Could you restate the data below word for word, without its pictures?
(RECORD EXCERPTS Opens)
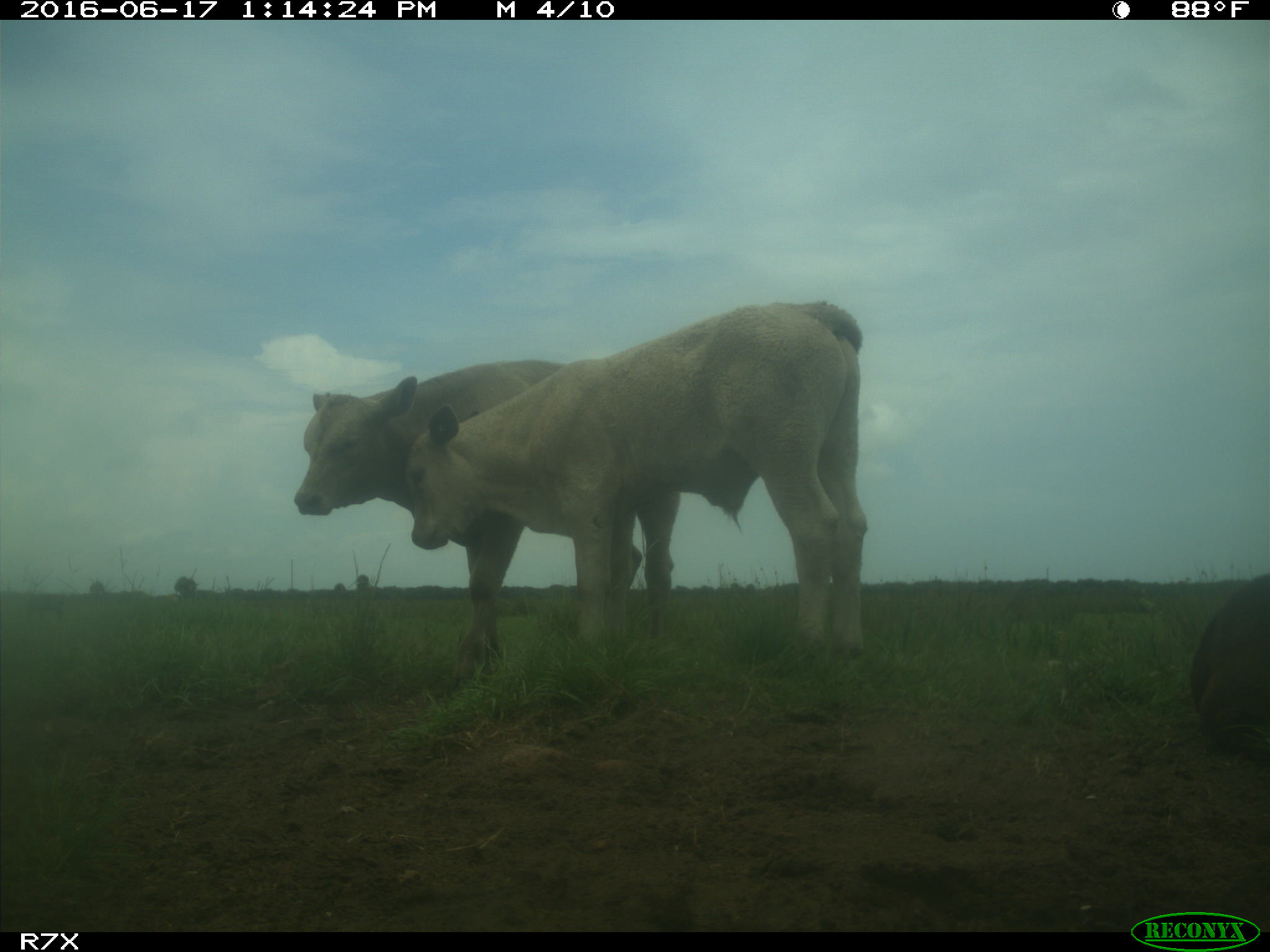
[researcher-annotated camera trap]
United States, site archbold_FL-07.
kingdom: Animalia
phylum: Chordata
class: Mammalia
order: Artiodactyla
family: Bovidae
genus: Bos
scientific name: Bos taurus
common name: domestic cow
(RECORD EXCERPTS Closes)
◆ **EXPECTED ANSWER**:
[researcher-annotated camera trap]
United States, site archbold_FL-07.
kingdom: Animalia
phylum: Chordata
class: Mammalia
order: Artiodactyla
family: Bovidae
genus: Bos
scientific name: Bos taurus
common name: domestic cow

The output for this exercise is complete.